* _EXTRAIT_
· · · · ·
Mercredi 9 octobre 2019 à 20h04

Ras al-Ain (Syrie), 9 oct 2019 (AFP) — Premières salves de bombardements, et premières victimes: la Turquie a lancé mercredi, comme elle s'y était engagée, son offensive contre les forces kurdes du nord-est de la Syrie, alliées des Occidentaux dans la lutte antijihadistes, faisant fi des mises en garde internationales.

Le président américain Donald Trump a estimé que l'opération d'Ankara était "une mauvaise idée". En début de semaine, c'est pourtant le retrait des troupes américaines de secteurs frontaliers en Syrie et les déclarations contradictoires de la Maison blanche qui ont ouvert la voie à l'offensive.

Mercredi, des régions voisines de la Turquie, notamment les zones de Tal Abyad et de Ras al-Aïn, ont été bombardées par l'aviation et l'artillerie turques, une offensive annoncée par le président turc Recep Tayyip Erdogan dont l'objectif est d'éloigner de la frontière la puissante milice kurde syrienne des Unités de protection du peuple (YPG).

Les forces kurdes ont annoncé la mort de deux "civils", tandis que des "milliers de déplacés" ont fui les zones bombardées, selon l'Observatoire syrien des droits de l'Homme (OSDH).

L'offensive a provoqué un tollé international. Le Conseil de sécurité de l'ONU se réunira en urgence jeudi.

A Ras al-Aïn, un correspondant de l'AFP a entendu une forte explosion et vu s'élever de la fumée tout près de la frontière, ajoutant que des avions survolaient le secteur.

Il a fait état de tirs d'artillerie visant en continu la ville et provoquant la fuite de dizaines de civils à bord de motos et voitures, partant même à pied, tirant leurs valises et des sacs de voyage bourrés d'affaires.

Equipés de lance-roquettes, des combattants des Forces démocratiques syriennes (FDS), une alliance de combattants kurdes et arabes dominée par les YPG, se sont déployés dans la ville, selon le correspondant.

- "Mobilisation générale" -

Les médias turcs ont rapporté que 8 projectiles tirés par les YPG étaient tombés sur les villes turques frontalières d'Akçakale et de Nusaybin, sans faire état de victime.

L'offensive de la Turquie est la troisième en Syrie depuis 2016. Elle ouvre un nouveau front dans un conflit qui a fait plus de 370.000 morts et des millions de déplacés depuis 2011.
· · · · ·
(Éléments issus d'une source de données)
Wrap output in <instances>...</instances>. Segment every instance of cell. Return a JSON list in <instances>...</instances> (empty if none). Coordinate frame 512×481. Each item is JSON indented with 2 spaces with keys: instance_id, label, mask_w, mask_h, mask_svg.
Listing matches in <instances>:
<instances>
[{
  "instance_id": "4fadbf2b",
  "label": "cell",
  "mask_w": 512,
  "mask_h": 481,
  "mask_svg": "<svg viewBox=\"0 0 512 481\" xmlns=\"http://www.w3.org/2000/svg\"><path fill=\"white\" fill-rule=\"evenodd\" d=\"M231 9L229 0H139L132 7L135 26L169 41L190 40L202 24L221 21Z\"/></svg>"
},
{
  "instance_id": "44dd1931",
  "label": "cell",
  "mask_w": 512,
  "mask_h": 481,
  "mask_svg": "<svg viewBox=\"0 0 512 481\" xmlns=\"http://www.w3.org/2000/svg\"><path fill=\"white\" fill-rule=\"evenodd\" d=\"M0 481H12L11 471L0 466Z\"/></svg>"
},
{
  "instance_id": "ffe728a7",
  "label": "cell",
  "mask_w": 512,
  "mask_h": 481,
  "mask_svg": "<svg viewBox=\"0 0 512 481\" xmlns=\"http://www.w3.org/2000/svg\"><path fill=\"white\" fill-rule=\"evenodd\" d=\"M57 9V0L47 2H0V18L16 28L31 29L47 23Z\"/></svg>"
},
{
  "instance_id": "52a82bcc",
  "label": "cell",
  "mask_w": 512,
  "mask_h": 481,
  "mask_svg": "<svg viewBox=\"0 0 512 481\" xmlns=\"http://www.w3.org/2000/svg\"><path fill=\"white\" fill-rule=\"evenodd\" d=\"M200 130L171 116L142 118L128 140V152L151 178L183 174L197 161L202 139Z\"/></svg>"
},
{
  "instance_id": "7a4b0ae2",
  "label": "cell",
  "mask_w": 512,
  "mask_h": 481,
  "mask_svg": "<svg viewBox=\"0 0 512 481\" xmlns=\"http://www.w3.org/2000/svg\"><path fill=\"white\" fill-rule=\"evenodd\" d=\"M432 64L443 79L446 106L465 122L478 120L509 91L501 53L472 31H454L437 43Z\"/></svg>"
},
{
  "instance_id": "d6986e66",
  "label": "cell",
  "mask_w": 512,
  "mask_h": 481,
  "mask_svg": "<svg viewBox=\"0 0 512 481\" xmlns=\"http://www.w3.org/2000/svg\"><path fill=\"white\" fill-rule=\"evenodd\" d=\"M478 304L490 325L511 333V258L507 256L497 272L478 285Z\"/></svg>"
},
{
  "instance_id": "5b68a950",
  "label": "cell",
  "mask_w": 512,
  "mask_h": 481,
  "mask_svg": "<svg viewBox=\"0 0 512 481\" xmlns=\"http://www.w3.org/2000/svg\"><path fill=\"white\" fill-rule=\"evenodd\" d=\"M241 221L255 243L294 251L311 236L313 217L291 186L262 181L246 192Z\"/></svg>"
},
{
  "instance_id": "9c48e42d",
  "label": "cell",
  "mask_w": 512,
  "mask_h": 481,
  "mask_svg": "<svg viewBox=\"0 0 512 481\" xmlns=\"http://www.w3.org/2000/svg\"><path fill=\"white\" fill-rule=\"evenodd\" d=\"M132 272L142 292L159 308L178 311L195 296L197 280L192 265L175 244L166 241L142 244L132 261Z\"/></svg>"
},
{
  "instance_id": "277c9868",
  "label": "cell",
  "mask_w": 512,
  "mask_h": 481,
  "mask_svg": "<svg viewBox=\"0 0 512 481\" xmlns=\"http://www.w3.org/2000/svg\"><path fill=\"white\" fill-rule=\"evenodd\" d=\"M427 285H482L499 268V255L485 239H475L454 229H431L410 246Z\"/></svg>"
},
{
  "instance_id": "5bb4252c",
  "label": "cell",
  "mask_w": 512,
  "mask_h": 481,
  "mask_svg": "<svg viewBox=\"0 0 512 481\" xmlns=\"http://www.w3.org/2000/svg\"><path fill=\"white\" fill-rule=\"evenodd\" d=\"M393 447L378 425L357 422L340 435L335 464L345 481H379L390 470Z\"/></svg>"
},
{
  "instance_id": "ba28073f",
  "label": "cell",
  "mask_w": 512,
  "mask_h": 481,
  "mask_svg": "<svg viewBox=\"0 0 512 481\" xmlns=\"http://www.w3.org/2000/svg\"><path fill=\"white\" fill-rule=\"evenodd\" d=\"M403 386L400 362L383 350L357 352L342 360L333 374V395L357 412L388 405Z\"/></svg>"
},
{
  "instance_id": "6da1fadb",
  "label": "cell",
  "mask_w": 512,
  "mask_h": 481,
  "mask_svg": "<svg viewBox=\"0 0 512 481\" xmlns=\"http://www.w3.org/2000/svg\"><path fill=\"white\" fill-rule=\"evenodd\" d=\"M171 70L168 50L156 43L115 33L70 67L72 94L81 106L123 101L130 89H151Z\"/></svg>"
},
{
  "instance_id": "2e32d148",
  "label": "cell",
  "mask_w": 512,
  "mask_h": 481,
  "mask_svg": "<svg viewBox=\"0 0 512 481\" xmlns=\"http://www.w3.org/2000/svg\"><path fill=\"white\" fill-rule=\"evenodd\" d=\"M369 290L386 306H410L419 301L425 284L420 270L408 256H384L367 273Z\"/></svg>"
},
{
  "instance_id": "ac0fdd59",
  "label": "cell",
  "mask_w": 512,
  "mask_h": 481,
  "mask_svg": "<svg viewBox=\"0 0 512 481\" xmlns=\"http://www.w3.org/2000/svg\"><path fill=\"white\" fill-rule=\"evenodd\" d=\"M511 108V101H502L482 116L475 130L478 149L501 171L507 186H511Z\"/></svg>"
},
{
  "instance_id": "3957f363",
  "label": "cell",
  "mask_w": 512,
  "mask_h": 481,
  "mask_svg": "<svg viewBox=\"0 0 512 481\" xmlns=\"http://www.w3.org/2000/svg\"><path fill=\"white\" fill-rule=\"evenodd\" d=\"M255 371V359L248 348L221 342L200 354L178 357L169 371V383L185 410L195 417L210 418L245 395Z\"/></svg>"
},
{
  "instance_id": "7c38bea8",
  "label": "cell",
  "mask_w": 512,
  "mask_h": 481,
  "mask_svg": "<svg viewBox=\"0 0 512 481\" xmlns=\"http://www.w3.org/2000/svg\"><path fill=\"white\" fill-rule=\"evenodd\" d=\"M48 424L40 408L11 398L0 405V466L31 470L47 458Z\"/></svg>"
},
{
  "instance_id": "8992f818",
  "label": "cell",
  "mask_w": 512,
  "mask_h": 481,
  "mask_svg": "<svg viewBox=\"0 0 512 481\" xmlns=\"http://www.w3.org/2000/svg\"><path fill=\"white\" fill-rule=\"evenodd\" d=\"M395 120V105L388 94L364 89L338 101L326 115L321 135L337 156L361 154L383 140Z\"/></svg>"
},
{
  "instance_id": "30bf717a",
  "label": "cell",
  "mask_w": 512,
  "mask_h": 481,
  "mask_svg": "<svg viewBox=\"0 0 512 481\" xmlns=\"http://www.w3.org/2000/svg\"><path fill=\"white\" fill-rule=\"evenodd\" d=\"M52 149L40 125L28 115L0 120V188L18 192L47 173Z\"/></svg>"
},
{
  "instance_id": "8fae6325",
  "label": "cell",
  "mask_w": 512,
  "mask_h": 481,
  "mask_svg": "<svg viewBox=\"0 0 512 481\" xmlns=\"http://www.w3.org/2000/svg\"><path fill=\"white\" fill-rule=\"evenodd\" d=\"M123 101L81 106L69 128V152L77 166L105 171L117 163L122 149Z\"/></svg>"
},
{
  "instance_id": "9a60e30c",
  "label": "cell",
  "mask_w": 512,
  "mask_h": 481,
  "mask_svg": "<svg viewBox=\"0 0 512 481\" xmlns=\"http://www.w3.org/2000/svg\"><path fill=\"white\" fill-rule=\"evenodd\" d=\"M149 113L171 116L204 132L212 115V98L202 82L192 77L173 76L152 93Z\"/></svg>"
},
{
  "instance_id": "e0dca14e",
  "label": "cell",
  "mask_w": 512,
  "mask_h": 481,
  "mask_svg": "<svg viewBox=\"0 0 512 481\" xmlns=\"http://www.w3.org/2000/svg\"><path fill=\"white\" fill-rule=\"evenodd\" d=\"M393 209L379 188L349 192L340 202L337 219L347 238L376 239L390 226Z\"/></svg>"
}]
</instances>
· · · · ·
* _CONSIGNE_
D'après l'extrait sur l'offensive turque en Syrie, quel est le bilan humain du conflit syrien depuis 2011 ?

* _RÉSULTAT_
Le conflit a fait plus de 370 000 morts et des millions de déplacés depuis 2011.